Pros and Cons of Living With Friends
We’ve all heard the warning–don’t room with friends. Is that true, or are those people pessimists? A lot of it comes down to how you set up the expectations for living together. Be honest with yourself on what you need to live comfortably, and be honest with your friend so that they understand how they can live peaceable with you.
- You already know each other: It’s easier when you’re living somewhere new to have a familiar face around. You already know each other, and you know each other’s humor, likes and dislikes, and living habits, which makes the adjustment a little easier.
- You enjoy hanging out: You’re friends for a reason. You don’t just know each other–you like each other’s company, which is even better. You have inside jokes, favorite movies, and you can be weird and it’s ok. It’s a relaxing feeling that you know when you walk in to your new home that you’ll be greeted with a friend’s face who will make you laugh. It can be awkward living with someone that you don’t know or don’t get along with because every time you go home it’s another stressful event. Home should be a place where you can be yourself, and when you live with a friend, you can be exactly who you are.
- Similar friend group: The best thing about having your friend as your roommate? You already like all of their other friends. It can be extremely tense when you have a new roommate, and you have to live with several new people that you don’t get along with. You could even meet a few new people that your roommate is friends with to expand your friend group. It’s hard meeting new people, and having someone that you already connect with to introduce you can grow your friend list.
- It can be hard to be honest when things get hairy: Sometimes things need to be approached is a business-like manner and lines can get crossed when you are friends. Instead of coming at problems pragmatically, emotions can get in the way and feelings can get hurt. Then all of a sudden, there’s tension between you two, and you can’t figure out why. It’s important to set the groundwork for an open and honest relationship for everything. Before things become an issue, lay out things that are important to you. Even if you think it’s obvious, you should still say it. It may not be obvious to the other person.

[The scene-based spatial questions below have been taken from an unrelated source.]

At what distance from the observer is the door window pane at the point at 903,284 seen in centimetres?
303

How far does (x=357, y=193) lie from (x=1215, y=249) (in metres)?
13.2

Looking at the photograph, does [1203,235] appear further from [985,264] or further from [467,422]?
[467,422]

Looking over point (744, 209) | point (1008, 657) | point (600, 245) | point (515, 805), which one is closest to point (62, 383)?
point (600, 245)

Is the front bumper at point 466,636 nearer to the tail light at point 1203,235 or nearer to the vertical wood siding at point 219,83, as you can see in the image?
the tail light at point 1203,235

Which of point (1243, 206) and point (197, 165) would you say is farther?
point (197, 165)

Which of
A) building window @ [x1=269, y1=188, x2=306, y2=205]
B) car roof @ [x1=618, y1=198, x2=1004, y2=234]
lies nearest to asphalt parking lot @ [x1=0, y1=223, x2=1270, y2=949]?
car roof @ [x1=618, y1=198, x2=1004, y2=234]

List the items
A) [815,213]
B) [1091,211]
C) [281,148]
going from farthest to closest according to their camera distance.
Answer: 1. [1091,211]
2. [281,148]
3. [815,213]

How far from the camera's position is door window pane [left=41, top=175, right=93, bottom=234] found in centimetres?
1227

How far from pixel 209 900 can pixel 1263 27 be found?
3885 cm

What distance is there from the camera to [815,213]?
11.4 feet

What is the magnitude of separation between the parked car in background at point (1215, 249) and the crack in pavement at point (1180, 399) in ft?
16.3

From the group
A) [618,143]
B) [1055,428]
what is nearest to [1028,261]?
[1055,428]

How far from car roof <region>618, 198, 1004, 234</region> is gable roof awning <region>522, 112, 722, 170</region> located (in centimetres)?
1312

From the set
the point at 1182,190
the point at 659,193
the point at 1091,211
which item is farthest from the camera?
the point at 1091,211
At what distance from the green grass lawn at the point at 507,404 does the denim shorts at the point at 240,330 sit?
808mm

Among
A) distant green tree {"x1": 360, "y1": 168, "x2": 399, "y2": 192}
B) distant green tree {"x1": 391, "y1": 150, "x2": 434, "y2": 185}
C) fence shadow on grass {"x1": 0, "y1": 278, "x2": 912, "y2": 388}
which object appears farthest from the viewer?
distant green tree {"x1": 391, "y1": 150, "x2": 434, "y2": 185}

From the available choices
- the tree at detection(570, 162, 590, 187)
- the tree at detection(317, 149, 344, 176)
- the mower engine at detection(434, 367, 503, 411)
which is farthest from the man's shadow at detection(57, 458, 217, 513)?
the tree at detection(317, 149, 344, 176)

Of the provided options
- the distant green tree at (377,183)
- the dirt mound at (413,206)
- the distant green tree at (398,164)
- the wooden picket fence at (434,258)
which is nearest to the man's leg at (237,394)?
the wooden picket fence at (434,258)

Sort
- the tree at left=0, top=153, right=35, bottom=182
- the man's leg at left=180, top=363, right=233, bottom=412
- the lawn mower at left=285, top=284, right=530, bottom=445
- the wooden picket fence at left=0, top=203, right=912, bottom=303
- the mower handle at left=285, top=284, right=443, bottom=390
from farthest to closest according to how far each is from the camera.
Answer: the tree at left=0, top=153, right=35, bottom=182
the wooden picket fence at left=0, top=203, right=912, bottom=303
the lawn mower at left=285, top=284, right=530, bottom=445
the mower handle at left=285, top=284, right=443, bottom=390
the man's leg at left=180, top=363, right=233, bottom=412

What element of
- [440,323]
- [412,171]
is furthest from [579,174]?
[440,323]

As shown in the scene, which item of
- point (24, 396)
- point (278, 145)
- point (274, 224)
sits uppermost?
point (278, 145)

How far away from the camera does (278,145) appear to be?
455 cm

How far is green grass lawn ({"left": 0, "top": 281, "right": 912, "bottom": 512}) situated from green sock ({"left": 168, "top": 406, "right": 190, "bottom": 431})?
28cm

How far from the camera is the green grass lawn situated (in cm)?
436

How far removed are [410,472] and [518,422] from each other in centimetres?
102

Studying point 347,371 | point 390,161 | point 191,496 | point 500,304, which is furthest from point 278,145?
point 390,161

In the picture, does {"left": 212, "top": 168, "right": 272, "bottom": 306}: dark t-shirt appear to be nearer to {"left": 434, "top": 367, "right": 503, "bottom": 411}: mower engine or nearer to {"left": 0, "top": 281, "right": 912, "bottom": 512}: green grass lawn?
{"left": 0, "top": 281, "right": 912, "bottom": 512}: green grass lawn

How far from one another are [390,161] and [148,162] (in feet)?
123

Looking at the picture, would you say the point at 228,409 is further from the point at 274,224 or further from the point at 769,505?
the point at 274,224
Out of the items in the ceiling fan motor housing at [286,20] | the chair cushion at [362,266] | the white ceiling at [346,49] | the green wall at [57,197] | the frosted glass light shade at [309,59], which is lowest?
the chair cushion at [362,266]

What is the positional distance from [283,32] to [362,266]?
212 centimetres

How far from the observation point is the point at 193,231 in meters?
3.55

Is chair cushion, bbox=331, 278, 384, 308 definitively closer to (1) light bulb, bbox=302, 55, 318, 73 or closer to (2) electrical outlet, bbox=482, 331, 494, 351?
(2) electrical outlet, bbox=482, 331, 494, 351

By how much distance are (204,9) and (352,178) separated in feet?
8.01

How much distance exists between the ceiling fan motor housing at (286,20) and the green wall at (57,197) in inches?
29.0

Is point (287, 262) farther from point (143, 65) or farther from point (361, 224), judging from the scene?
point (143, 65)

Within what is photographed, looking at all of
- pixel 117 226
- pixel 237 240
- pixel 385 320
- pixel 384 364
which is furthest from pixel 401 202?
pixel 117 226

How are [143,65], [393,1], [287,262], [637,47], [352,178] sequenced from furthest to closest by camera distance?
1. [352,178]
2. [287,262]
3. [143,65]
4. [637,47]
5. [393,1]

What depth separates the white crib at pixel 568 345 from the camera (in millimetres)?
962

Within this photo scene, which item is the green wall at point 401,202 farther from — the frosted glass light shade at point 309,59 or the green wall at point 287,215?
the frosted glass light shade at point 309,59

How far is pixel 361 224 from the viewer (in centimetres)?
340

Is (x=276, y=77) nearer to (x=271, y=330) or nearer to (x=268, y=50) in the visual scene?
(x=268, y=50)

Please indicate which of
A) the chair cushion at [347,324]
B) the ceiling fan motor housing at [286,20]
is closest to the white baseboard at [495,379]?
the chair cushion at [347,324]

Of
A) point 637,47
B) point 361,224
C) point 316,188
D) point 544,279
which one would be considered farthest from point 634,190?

- A great friend doesn’t mean they make a great roommate: Sometimes we have friends for different reasons. Someone can be the life of the party and make you laugh like you never have before, but they aren’t the best at paying the bills. It’s hard to keep a good relationship with a roommate when they don’t hold up their end of the bargain. The friendship can make things seem more relaxed for the other person, meaning that more responsibility falls on you.
- Tension of making new friends: It’s bound to happen–someone is going to make a new friend. Maybe you won’t like them, which can make things even worse. All of a sudden, you’re old friend now has a new best friend, and feelings get hurt. Life pulls us all in different directions, and just because you’re living in the same location, it doesn’t mean that you are connected. You have to put in effort to spend time with one another to keep the connection alive.
Listen to one another and respect each other’s personal space and things. Your friend doesn’t always have to hang out with you, and you don’t have to always hang out with your friend. But, when you do, you can have the best time ever. It’s so nice to walk home and see a happy friend smiling back at you!